By combining two companies, it is inevitable that AAM will begin consolidating suppliers of direct and indirect materials. “If you are a big supplier you have an opportunity to grow your business while small, niche suppliers are being told they need to do something different to differentiate themselves among the bigger competitors,” Stiteler explains. “The smaller companies get it and need to think on a larger scale or risk elimination from the supply chain.”
As a much larger company today, AAM recently created a fully staffed department to focus on the short- and long-term procurement strategy for the entire company. It is responsible for outlining how each market is evolving and implementing new technology. “In the past we did more tactical day-to-day buying and now we are looking at it more strategically and long-term,” Stiteler says.
AAM is partnering with key global suppliers to manage its spend, supply base and key categories of direct and indirect sourcing at all its large plants. Its goal is to drive consolidation of the supply base, vendor managed inventory and a reduction in inventory cost.
AAM has developed a cost-reduction initiative and is working with its supply base to agree on what the cost “should be” on components. The “should cost” business model will be used by AAM moving forward. “This eliminates multiple rounds of negotiations when we all agree on what it should cost and we work with our supplier partners up front so we can avoid the old way of doing business,” Stiteler explains.
The company is also looking at driving technology and innovation when it comes to artificial intelligence and data analytics on spend. “We have been making a big push over the last 18 months on process, systems and technology that will make a buyer’s job or a procurement job much more doable and let the analytics do the work,” Stiteler says. “All the analysis is done behind the scenes by software and artificial intelligence.”
AAM partners with outside firms to develop its software and is working to obtain exclusivity of those programs. “We have helped jointly develop these programs and there are a couple areas where we are the industry leaders and others where we are a fast follower in terms of adoption,” Stiteler explains.
The company will continue to focus on efficiently managing its supply chain, which includes partnering more than 20,000 suppliers globally. “Managing and sorting the data and actually acting on the data quickly is becoming a continuing trend and issue and we have to find better ways to manage this,” Stiteler says. “We gather lots of it, but we need to find ways to get faster results and make quicker decisions.”

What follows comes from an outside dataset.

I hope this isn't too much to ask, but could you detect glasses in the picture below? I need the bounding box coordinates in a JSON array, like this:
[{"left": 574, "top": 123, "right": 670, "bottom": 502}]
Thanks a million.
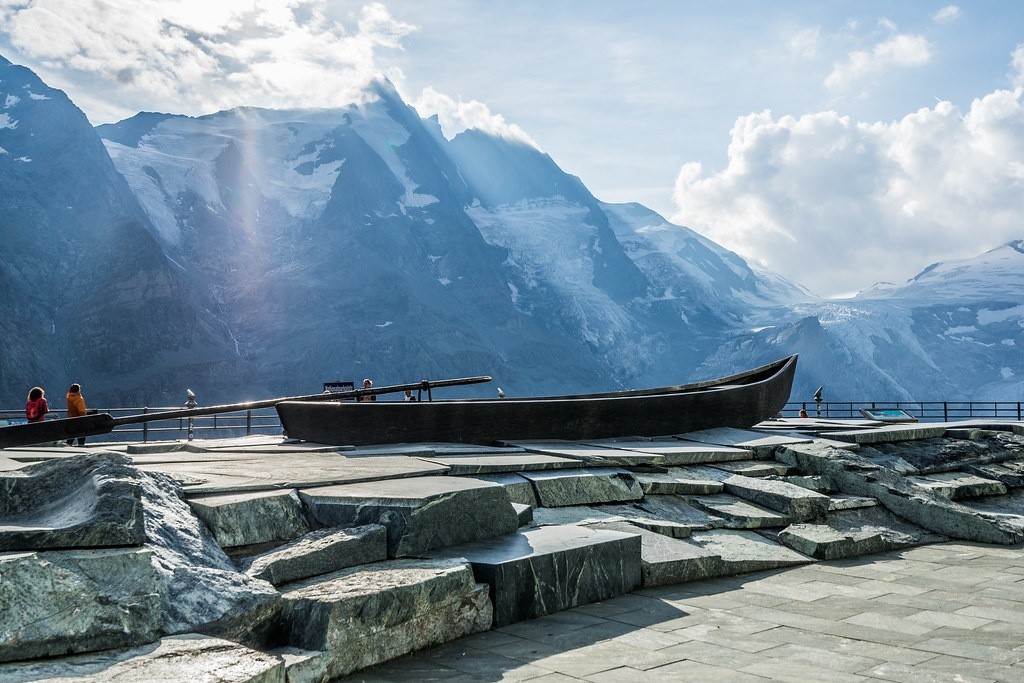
[{"left": 364, "top": 382, "right": 370, "bottom": 384}]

In the future, AAM predicts the automotive industry will continue to evolve as technology advances and buyers become more technology-focused. “The old days of negotiations are over as data tells you which suppliers to go to and when pricing is optimal. I think the industry is evolving to a much faster and quicker technology-based process and system,” Stiteler says. “The people who get onboard with digital change will be ahead of everyone else and the ‘should cost’ business model is going to leapfrog the competition.”